● **PROBLEMS**:
(a) Condense the paragraph of the abstract that begins "Methods. We facilitated" into a shorter version that keeps its main facts.
(b) Reproduce the part of the abstract that opens with the words containing "Sun, April 27, 8:00" and closes with "1996; Author, 2015).", changing "teachers" to "educators".

● **SELECTION**:
◇ ◇ ◇ ◇ ◇

Sun, April 27, 8:00 to 9:30am MDT (8:00 to 9:30am MDT), The Colorado Convention Center, Floor: Ballroom Level, Four Seasons Ballroom 1

Abstract

Objectives. We report on the first year of a 5-year design-based Research-Practice Partnership focused on supporting teachers to embody antiracist and justice-centered pedagogy. Our work focuses on supporting teacher learning about the ways in which equity and inequity are structured at the micro-level in classroom discourse. We conceptualize instructional moves that shape the intellective opportunities in classroom learning (who gets to speak, what about and in what ways) as site which race and racisms are embodied, but also a potentially powerful site for anti-racist praxis (Freire, 1996; Author, 2015).

In this paper, we focus on tensions that emerged between researchers and practitioners in co-design focused on noticing manifestations of racism in classroom data, and designing lessons that centered and leveraged the brilliance of the minoritized youth in teachers’ classrooms. Deficit thinking (Valencia, 1997) emerged as teachers engaged in sensemaking and the researcher team needed to negotiate these perspectives, the goals of co-design (i.e., justice-centered pedagogy) and the commitment to non-hierarchical research-practice relations.

Conceptual Framework. Our work is guided by the premise that antiracism, as a commitment and a habit of mind, is a developmental (and non-linear) process (Author, et al, 2023), but also a sociocultural one (Omi & Winant, 2014). Thus, the theory of action for teacher professional learning was processual – supporting onto-epistemic transformation through scaffolded noticing and reflection of classroom data and social processes as the manifestation of racial meanings and structures.

Methods. We facilitated a year-long PD with 1 middle and 1 high school group of teachers (N=6). PD focused on noticing for equity, supporting teachers’ sensemaking about racial processes and their manifestation at the macro-level (society), meso-level (schools) and micro-level (their classroom dialogue), and lesson study (designing justice-centered lessons). PD was recorded and transcribed. We used discourse analysis to analyze how deficit thinking emerged in PD and consider how to design for onto-epistemic transformation about youth, their brilliance and capabilities.

Results. The findings indicate that deficit thinking emerged in two situations 1) when teachers are reflecting on the results of pedagogical decisions they have made, and 2) when they are planning future instructional decisions. In the case of the former, teachers were engaged in reflections that failed to meet their own expectations, and in the latter, they predicted that they would not be able to meet a future goal. The findings also indicate that when teachers adopt an inquiry stance to practice, they engaged in imagining alternative courses of action.

◇ ◇ ◇ ◇ ◇

● **PROVIDED DATA**:

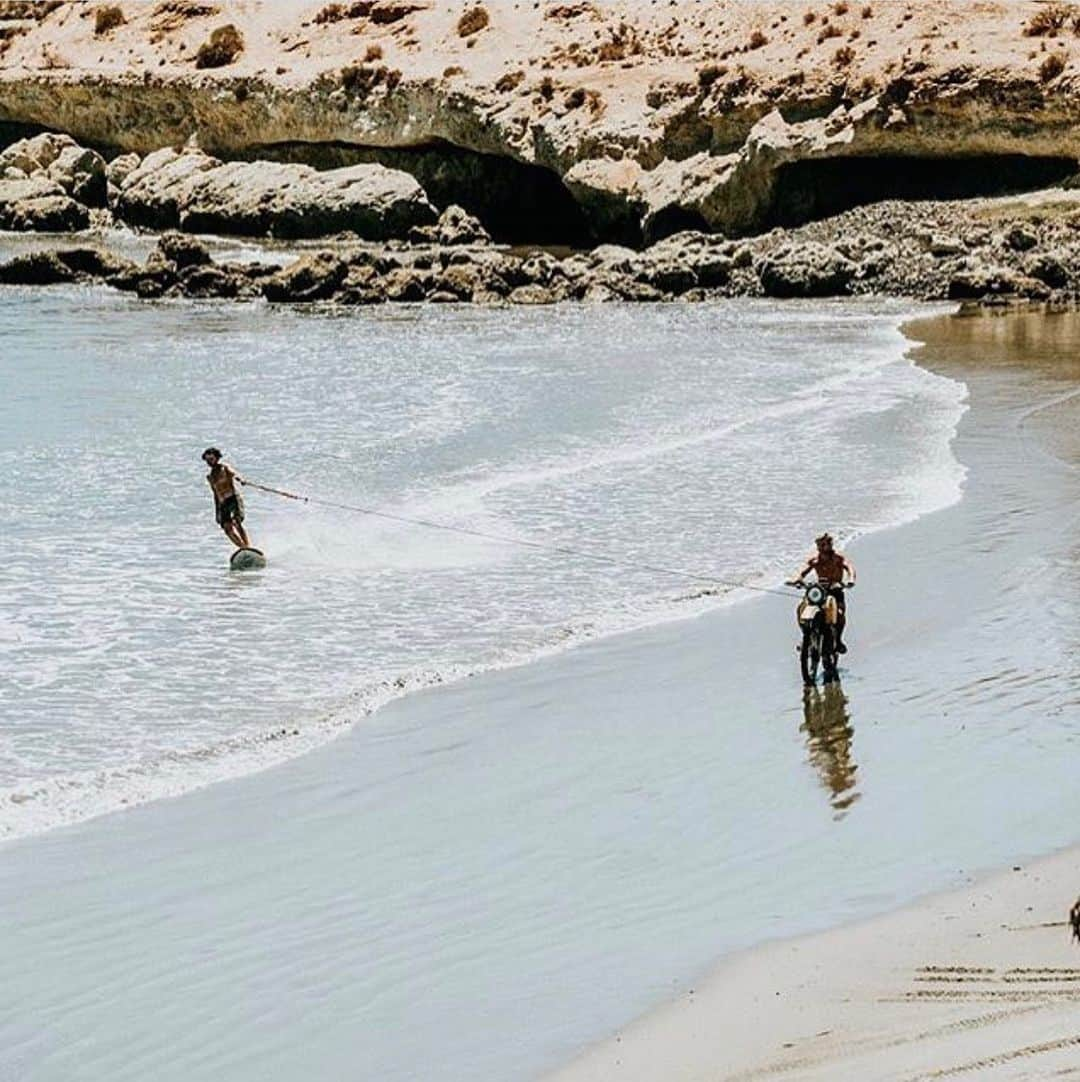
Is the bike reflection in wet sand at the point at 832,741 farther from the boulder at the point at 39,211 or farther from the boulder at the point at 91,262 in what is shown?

◇ ◇ ◇ ◇ ◇

● **RESPONSE LIST**:
(a) Methods. We ran a year-long PD with one middle school and one high school group of teachers (N=6). It covered noticing for equity and teachers' sensemaking about racial processes at the societal, school and classroom-dialogue levels. It also covered lesson study for designing justice-centered lessons. Sessions were recorded and transcribed. Discourse analysis examined how deficit thinking emerged and how to design for onto-epistemic transformation about youth and their capabilities.

(b)
Sun, April 27, 8:00 to 9:30am MDT (8:00 to 9:30am MDT), The Colorado Convention Center, Floor: Ballroom Level, Four Seasons Ballroom 1

Abstract

Objectives. We report on the first year of a 5-year design-based Research-Practice Partnership focused on supporting educators to embody antiracist and justice-centered pedagogy. Our work focuses on supporting teacher learning about the ways in which equity and inequity are structured at the micro-level in classroom discourse. We conceptualize instructional moves that shape the intellective opportunities in classroom learning (who gets to speak, what about and in what ways) as site which race and racisms are embodied, but also a potentially powerful site for anti-racist praxis (Freire, 1996; Author, 2015).